Does anyone know of an easy app to help me efficiently find all the duplicate files?
Thanks!
If Linux or MacOS 10+, you may be able to do something like this (with the top level directory of your photos in place of $directory):
find $directory -type f -exec sha1sum {} ; | sort > output1
awk ‘{ print $1 }’ output-file-1 | uniq -d > output2
Now look in output2. You will see a bunch of hashes. Look in output1 to find the matching hashes and their corresponding files. It is very likely that two files with the same hash are the same, but you want to verify that by looking at them (in rare cases, two different files could give the same hash).
output-file-1 in the second line of the code in reply #1 should be output1
One way of consolidation is to save all files from year X event Y folders located on different drives into one folder and say “yes to all” at the prompt to overwrite if a file with the same name already exists. Then delete those other folders. It only works if the files have the same name. Otherwise, you would need some sort of image recognition software.
OK thanks, for the help @ucbalumnus and @BunsenBurner .
I don’t know if I could figure out how to install Linux and do the stuff in #1. I don’t have a Mac. I’ll do research into that and see if I think I’m capable of it.
And I kind of don’t want to put all my thousands of photos/videos/images in one big folder - I’d never be able to find anything if I did that. Also I know that some files that aren’t identical have the same name/number - I guess our camera isn’t giving unique names to every file because I found a few instances of that last night when I was moving some photos around. So I don’t want to do a “yes to all” overwrite as I’d be erasing some files.
I think I’m going to have to find some kind of image recognition software/app if I can’t figure out the Linux thing.
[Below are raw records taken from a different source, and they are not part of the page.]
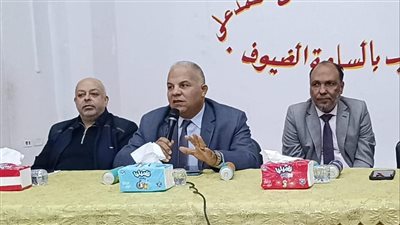 مدير تعليم الفيوم يكرّم الموظفين المثاليين بديوان المديرية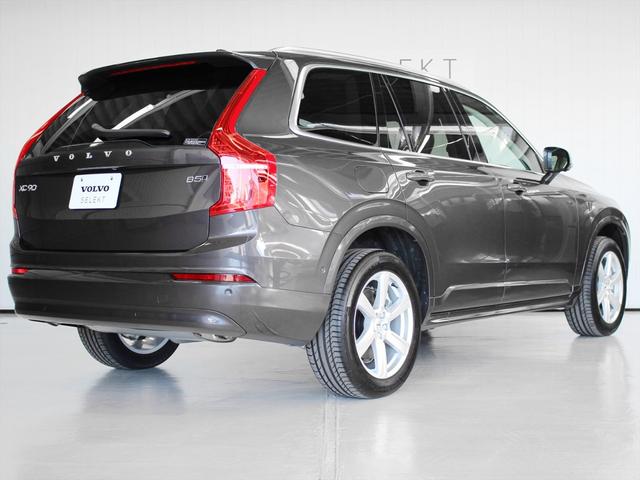 ＸＣ９０ プラス　Ｂ５　ＡＷＤ　２０２３年モデル　登録済未使用車　パノラマガラスサンルーフ　チャイルド・クッション　本革シート　Ｇｏｏｇｌｅナビ　パワーシート　シートヒーター　ステアリングヒーター　ハンズフリーテールゲート（3枚目）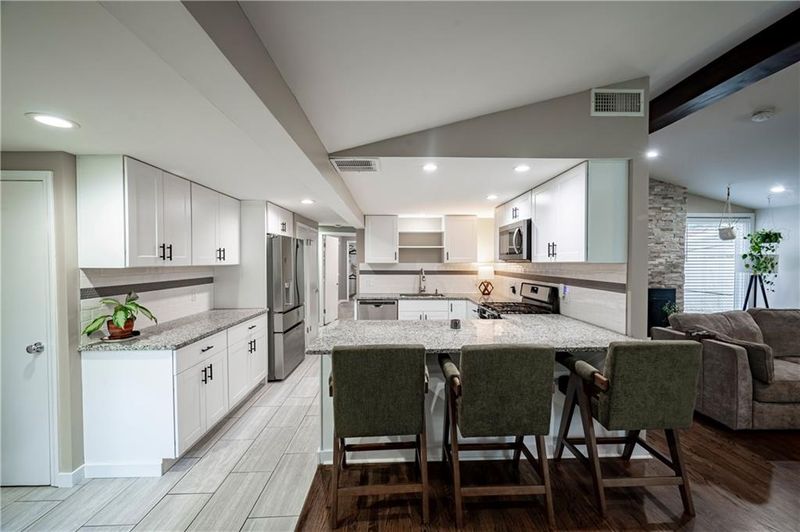 5409 Reeds Rd, Mission, KS 66202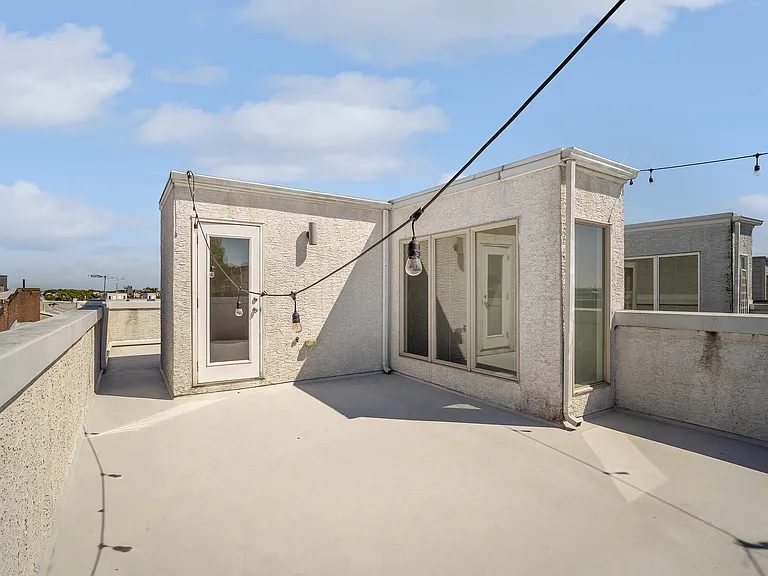 1246 E Fletcher St — Photo 28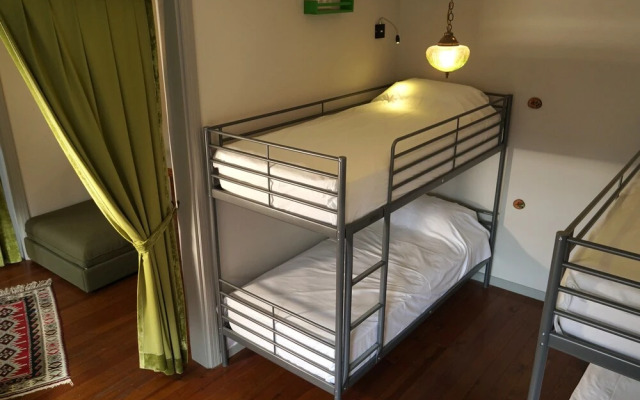 Tilas House No8 - Hostel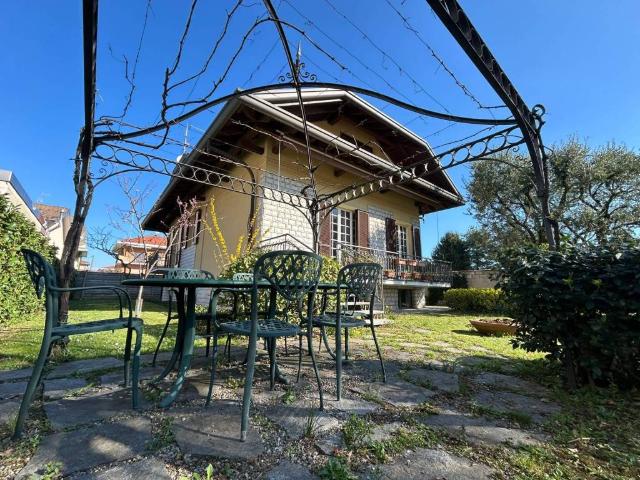 Villa in vendita a Solbiate Olona VA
I think most of the problem is from my H not deleting files off his camera card after he downloads them on my computer, so the same photos are getting downloaded two or three times into separate folders. Then I’ve moved files around (copied not cut) over the years while doing projects.
I just checked my folder and I have over 55,000 files in it (17 years worth)! That’s after I’ve spent several hours already deleting junk. Holy cow, no wonder I’m overwhelmed. Maybe I’ll spend some more time purging junk and things will get easier.
LeastComplicated, every memory stick I get starts re-numbering from 1, so I have some duplicate file names across my directories, though not in the same directories. I’m in a similar boat, only I’m at 93,000, and I know there are others in other non-photo directories. I also have directories by subject matter, as well as chrono and vacation-centric.
Am following to hear if there is a good way to ID the dups and cull where needed!
I’ve been loading files up to Google Drive, but it annoys the daylights of me that the album size is limited. What’s one directory on my computer turns into 7 or 8 on Drive. Not helpful for me!!!
In that case, probably not a good option if you have a purely Microsoft Windows computer, unless you have access to someone with a good knowledge of installing or using Linux to access files on a Microsoft Windows computer / filesystem. Or can copy all of it to a MacOS 10+ or Linux computer first.
It is probably not a good idea for a novice user to try to install Linux on an existing Microsoft Windows computer that has valuable data on it. (Is that data backed up somewhere, in case your disk fails?)
Oh my, @CountingDown you’ve got almost twice the amount of files I do! Hope we find someone to help us out!
@ucbalumnus , yes, I’ve got them all backed up on the cloud and most of them on a external hard drive also (need to update the back up while I’m thinking about it). My computer crashed about a year ago and the hard drive couldn’t be repaired, so I finally got a subscription to a cloud back-up service. Luckily I’d done a fairly recent backup on the external hard drive, so I only lost a few files.
Actually that’s one reason I want to get things organized and cleaned up, because even though my computer was under warranty, the company wouldn’t replace it - they just replaced the hard drive, but it’s still acting wonky and now the warranty has expired, so I’m going to purchase a new one (different brand) and I don’t want to carry over my mess of a directory onto my new computer.
But yes, I agree, I don’t think I trust myself doing the Linux stuff even though I’ve backed up my files.